GIVEN EXERCISE:
Repeat exactly, and only, the lines from the one containing "How much of" through the end of the records.

-- start of INFORMATION PROVIDED --

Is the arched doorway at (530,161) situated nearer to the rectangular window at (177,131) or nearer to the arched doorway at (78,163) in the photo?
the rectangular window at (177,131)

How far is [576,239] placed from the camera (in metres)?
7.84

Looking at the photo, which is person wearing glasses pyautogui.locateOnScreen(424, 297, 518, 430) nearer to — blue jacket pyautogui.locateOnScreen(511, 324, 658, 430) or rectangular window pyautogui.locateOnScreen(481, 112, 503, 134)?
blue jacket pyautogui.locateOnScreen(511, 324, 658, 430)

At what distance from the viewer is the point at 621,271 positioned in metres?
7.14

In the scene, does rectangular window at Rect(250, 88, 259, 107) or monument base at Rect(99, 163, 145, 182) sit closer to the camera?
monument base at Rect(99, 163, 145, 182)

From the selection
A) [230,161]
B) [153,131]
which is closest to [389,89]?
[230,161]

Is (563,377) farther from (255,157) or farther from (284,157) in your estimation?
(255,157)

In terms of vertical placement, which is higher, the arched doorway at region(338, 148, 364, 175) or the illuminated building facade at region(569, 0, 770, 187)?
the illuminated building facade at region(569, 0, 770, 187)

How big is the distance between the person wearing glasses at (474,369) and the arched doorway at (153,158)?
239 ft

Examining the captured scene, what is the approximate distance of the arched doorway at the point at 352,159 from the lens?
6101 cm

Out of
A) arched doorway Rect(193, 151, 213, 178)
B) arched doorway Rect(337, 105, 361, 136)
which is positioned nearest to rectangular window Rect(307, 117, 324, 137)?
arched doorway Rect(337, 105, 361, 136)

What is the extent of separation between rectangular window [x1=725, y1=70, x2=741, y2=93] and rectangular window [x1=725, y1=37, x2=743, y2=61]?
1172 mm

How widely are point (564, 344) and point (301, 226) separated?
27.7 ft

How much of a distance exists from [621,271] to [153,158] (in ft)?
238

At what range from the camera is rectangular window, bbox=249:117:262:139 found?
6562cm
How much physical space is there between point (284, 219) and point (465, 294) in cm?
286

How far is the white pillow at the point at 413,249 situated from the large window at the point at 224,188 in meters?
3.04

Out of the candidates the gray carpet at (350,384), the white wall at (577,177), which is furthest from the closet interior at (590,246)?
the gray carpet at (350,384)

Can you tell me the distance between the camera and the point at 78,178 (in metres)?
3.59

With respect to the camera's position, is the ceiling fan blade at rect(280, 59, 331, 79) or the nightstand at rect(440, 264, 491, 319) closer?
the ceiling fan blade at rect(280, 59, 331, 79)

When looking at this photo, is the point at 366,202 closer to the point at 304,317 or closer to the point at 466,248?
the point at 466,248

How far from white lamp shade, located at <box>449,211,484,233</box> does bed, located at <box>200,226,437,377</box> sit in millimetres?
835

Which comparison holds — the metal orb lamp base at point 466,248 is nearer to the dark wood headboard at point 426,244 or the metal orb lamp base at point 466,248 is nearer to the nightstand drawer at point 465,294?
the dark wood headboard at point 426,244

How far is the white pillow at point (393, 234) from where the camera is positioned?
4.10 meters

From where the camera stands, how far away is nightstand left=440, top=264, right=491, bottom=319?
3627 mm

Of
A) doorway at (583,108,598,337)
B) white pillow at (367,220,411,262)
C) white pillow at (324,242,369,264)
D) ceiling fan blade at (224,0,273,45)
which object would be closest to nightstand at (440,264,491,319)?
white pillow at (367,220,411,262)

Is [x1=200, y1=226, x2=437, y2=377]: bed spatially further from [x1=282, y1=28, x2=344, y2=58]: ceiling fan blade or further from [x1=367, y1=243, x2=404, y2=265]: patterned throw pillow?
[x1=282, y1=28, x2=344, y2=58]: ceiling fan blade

-- end of INFORMATION PROVIDED --

CORRECT ANSWER:
How much of a distance exists from [621,271] to [153,158] (in ft)?
238

At what range from the camera is rectangular window, bbox=249:117:262:139 found?
6562cm
How much physical space is there between point (284, 219) and point (465, 294) in cm?
286

How far is the white pillow at the point at 413,249 situated from the large window at the point at 224,188 in meters?
3.04

Out of the candidates the gray carpet at (350,384), the white wall at (577,177), which is furthest from the closet interior at (590,246)?
the gray carpet at (350,384)

Can you tell me the distance between the camera and the point at 78,178 (in metres)?
3.59

With respect to the camera's position, is the ceiling fan blade at rect(280, 59, 331, 79) or the nightstand at rect(440, 264, 491, 319) closer?
the ceiling fan blade at rect(280, 59, 331, 79)

When looking at this photo, is the point at 366,202 closer to the point at 304,317 or closer to the point at 466,248?
the point at 466,248

How far from white lamp shade, located at <box>449,211,484,233</box> does bed, located at <box>200,226,437,377</box> sit in millimetres?
835

Which comparison holds — the metal orb lamp base at point 466,248 is nearer to the dark wood headboard at point 426,244 or the metal orb lamp base at point 466,248 is nearer to the nightstand drawer at point 465,294?
the dark wood headboard at point 426,244

How far is the white pillow at point (393, 234) from where the camera is positioned?
4.10 meters

From where the camera stands, how far away is nightstand left=440, top=264, right=491, bottom=319?
3627 mm

Of
A) doorway at (583,108,598,337)
B) white pillow at (367,220,411,262)
C) white pillow at (324,242,369,264)
D) ceiling fan blade at (224,0,273,45)
which object would be closest to nightstand at (440,264,491,319)?
white pillow at (367,220,411,262)

Is [x1=200, y1=226, x2=437, y2=377]: bed spatially further from [x1=282, y1=28, x2=344, y2=58]: ceiling fan blade or further from [x1=367, y1=243, x2=404, y2=265]: patterned throw pillow?
[x1=282, y1=28, x2=344, y2=58]: ceiling fan blade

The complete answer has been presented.